◆ TEXTE:
§ §

Malgré ces accords, les élections – initialement prévues pour juin 2016 – sont reportées, l’opposition considérant que les conditions n’étaient pas réunies pour permettre qu’elles se déroulent dans de bonnes conditions. Elles ont finalement lieu en décembre 2016, non sans que la crise politique connaisse de nouveaux soubresauts. Ce fut notamment le cas lorsque le président, issu du parti nationaliste, ordonne l’amnistie pour cinquante personnalités, visés par l’enquête du procureur spécial désigné suite aux affaires. Parmi ceux-ci, le premier ministre Gruevski…

Un blocage sur fond de tensions ethniques

La situation n’est pas débloquée pour autant, puisque le résultat des élections est très serré : ni les nationalistes du VMRO-DPMNE ni les sociaux-démocrates du SDSM n’obtiennent la majorité absolue, avec respectivement 51 sièges et 49 sièges sur 120 à l’Assemblée. Le président Gjorge Ivanov charge toutefois le VRMO de former un gouvernement et donc de trouver une majorité, mais celui-ci ne parvient pas à sceller d’accord avec d’autres partis, et s’en montre donc incapable. De leur côté, les sociaux-démocrates s’allient à deux partis, le AA et surtout le DUI, ce qui permet à la coalition de totaliser 67 sièges, suffisant donc pour assurer le vote de la confiance au Parlement. Le président Gjorge Ivanov refuse toutefois de confier la formation d’un gouvernement aux sociaux-démocrates car, selon lui « la Constitution et ma conscience m’interdisent de confier la charge de former un gouvernement à une personne ou à un parti dont le programme prône l’atteinte à la souveraineté, l’intégrité territoriale et l’indépendance de la Macédoine ». En effet, le AA et le DUI sont en fait deux partis représentant la minorité albanaise de Macédoine qui forment plus d’un quart de la population (et dont une partie sont des Kosovars ayant fui la guerre du Kosovo). L’accord négocié avec les sociaux-démocrates revendiquait, avant qu’il ne soit modifié, l’officialisation de l’albanais comme deuxième langue officielle du pays, provoquant l’hostilité des nationalistes et de leurs soutiens, dans un pays où les tensions interethniques sont latentes, et où le gouvernement joue régulièrement sur les peurs de « séparatisme ». En effet, l’ethnie albanaise est majoritaire dans la partie Nord-Ouest, et les nationalistes assoient leur pouvoir en insistant sur les craintes d’un hypothétique rapprochement des Albanais du Kosovo – largement majoritaires dans leur pays – et ceux de Macédoine.

§ §

◆ OBJECTIF A: D'après le texte, combien de sièges la coalition formée par les sociaux-démocrates avec le AA et le DUI totalise-t-elle ?
Le texte et les enregistrements proviennent de sources différentes.

§ §

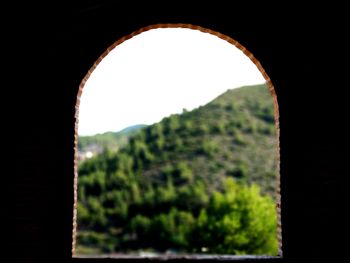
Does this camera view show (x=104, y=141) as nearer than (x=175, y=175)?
No

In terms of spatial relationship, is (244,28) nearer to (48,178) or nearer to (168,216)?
(48,178)

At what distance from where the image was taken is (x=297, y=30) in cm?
392

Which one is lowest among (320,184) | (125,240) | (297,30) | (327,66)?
(125,240)

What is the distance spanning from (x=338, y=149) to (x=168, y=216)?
36.6 metres

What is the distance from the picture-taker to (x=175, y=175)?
43.0 m

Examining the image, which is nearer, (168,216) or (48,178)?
(48,178)

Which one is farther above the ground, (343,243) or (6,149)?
(6,149)

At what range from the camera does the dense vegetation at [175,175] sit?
38656mm

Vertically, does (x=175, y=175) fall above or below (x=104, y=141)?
below

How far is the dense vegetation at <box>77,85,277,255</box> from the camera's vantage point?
38.7 metres

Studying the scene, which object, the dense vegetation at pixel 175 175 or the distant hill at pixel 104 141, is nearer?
the dense vegetation at pixel 175 175

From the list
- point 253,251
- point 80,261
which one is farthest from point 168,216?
point 80,261

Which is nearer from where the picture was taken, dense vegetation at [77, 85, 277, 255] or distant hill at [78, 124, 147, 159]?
dense vegetation at [77, 85, 277, 255]

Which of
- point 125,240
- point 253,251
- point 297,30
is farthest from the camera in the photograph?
point 125,240
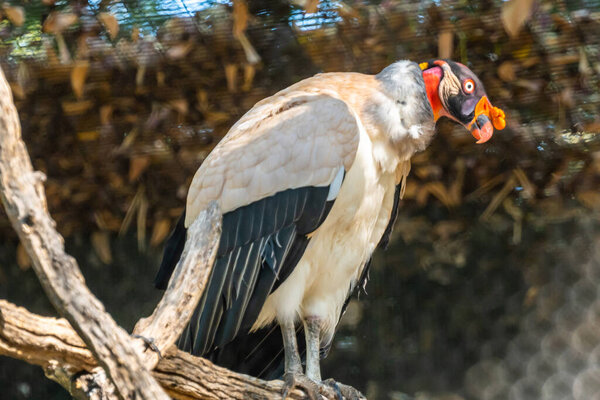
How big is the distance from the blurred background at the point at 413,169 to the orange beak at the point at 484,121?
11.5 inches

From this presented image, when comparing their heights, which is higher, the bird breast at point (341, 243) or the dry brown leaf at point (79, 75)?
the dry brown leaf at point (79, 75)

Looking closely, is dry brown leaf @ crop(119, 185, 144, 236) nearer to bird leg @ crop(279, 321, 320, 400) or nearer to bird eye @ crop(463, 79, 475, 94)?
bird leg @ crop(279, 321, 320, 400)

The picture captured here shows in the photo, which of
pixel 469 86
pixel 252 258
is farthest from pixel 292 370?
pixel 469 86

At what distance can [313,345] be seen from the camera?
2.43 m

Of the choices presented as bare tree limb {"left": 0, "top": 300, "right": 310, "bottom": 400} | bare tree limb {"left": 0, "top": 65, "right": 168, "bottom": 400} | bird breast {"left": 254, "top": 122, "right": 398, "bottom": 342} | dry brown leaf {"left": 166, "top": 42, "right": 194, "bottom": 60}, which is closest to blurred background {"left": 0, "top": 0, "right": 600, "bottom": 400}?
dry brown leaf {"left": 166, "top": 42, "right": 194, "bottom": 60}

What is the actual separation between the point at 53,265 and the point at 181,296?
0.45m

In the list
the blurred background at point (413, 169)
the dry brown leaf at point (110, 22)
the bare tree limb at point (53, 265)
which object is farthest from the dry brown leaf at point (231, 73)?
the bare tree limb at point (53, 265)

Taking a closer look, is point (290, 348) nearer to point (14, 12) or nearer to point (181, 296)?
point (181, 296)

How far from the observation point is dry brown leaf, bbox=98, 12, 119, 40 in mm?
2666

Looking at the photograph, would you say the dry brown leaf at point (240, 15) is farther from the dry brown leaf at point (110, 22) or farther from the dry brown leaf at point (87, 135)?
the dry brown leaf at point (87, 135)

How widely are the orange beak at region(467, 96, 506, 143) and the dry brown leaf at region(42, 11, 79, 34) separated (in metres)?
1.26

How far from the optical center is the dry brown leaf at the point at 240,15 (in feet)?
8.55

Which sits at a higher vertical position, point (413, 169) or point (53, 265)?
point (53, 265)

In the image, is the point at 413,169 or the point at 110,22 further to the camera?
the point at 413,169
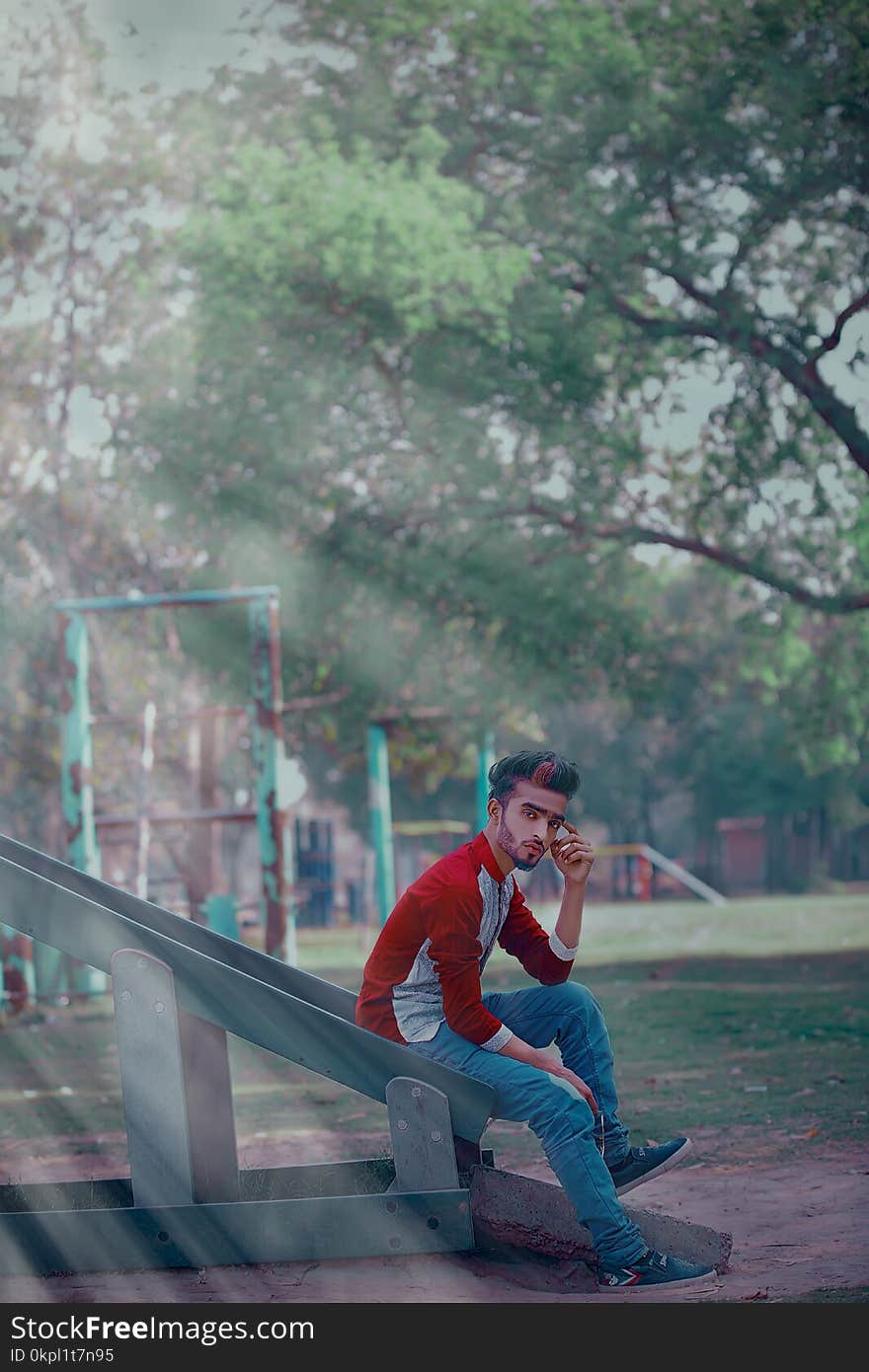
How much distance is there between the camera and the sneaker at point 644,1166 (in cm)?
462

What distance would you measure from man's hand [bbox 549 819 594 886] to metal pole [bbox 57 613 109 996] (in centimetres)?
941

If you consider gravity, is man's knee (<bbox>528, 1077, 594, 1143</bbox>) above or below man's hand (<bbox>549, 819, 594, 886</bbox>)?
below

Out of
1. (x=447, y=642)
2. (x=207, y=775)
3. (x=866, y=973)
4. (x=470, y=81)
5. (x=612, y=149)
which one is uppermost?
(x=470, y=81)

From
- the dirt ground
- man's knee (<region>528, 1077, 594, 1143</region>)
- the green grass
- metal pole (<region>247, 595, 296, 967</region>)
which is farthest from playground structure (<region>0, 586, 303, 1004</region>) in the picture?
man's knee (<region>528, 1077, 594, 1143</region>)

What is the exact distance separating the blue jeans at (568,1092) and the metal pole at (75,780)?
901 centimetres

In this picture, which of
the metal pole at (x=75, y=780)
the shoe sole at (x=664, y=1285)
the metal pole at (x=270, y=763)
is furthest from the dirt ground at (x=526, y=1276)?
the metal pole at (x=75, y=780)

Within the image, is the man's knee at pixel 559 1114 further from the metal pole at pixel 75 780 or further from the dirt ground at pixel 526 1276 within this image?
the metal pole at pixel 75 780

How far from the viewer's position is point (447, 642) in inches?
700

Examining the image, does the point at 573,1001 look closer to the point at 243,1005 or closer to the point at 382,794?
the point at 243,1005

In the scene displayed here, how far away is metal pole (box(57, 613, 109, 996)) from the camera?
529 inches

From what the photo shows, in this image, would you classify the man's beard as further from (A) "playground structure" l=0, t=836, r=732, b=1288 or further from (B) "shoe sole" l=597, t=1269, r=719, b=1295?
(B) "shoe sole" l=597, t=1269, r=719, b=1295
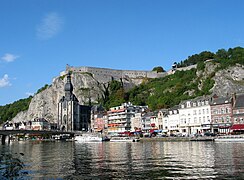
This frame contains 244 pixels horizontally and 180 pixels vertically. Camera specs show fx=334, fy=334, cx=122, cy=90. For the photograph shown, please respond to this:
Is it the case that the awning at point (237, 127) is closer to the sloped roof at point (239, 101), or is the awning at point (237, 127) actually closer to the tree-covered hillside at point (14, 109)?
the sloped roof at point (239, 101)

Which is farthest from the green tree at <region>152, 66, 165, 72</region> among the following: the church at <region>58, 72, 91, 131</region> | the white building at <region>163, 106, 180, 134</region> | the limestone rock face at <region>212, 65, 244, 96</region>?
the white building at <region>163, 106, 180, 134</region>

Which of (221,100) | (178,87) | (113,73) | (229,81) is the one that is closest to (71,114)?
(113,73)

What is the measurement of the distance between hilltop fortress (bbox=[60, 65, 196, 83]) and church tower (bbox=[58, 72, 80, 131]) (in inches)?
891

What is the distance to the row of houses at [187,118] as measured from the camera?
67.7 meters

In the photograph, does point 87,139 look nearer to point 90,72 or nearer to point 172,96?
point 172,96

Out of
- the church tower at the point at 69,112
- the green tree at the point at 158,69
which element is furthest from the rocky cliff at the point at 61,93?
the green tree at the point at 158,69

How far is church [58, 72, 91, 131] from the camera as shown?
127m

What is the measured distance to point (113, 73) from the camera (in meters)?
159

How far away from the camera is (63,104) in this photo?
130625mm

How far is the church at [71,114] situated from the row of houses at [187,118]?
53.0 ft

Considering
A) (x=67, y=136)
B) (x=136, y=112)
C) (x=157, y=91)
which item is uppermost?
(x=157, y=91)

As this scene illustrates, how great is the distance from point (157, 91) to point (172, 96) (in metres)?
15.6

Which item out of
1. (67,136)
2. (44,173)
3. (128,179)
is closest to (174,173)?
(128,179)

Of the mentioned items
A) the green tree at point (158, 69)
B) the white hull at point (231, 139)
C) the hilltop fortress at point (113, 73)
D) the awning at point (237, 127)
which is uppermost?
the green tree at point (158, 69)
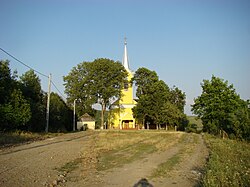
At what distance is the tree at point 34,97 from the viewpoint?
34487 millimetres

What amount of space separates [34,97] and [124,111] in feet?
102

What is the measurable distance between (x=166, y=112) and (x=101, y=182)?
5024cm

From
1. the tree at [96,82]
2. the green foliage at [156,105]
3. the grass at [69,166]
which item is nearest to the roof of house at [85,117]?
the tree at [96,82]

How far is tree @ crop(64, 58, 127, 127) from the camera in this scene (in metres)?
58.0

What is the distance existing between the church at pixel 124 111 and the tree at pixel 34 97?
26521 millimetres

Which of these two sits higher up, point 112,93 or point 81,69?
point 81,69

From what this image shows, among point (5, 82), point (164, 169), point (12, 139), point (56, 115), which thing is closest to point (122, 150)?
point (164, 169)

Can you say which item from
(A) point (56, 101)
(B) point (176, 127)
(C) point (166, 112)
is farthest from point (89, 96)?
(B) point (176, 127)

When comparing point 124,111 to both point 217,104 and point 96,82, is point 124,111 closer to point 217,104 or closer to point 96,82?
point 96,82

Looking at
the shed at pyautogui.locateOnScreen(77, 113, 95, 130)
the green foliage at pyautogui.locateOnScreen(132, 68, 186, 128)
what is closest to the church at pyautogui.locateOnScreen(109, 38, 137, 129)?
the green foliage at pyautogui.locateOnScreen(132, 68, 186, 128)

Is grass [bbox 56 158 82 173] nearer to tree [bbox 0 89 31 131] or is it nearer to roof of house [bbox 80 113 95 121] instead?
tree [bbox 0 89 31 131]

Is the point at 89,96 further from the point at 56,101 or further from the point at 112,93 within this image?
the point at 56,101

§ §

◆ OBJECTIF B: Sélectionnez toutes les lignes des enregistrements qui contiennent la chaîne "shoe", en respectant la casse.

◆ RÉSULTAT A: La coalition totalise 67 sièges.

◆ RÉSULTAT B:
the shoe sole at (x=664, y=1285)
From what the photo shows, in this image, would you classify the man's beard as further from (A) "playground structure" l=0, t=836, r=732, b=1288 or further from (B) "shoe sole" l=597, t=1269, r=719, b=1295?
(B) "shoe sole" l=597, t=1269, r=719, b=1295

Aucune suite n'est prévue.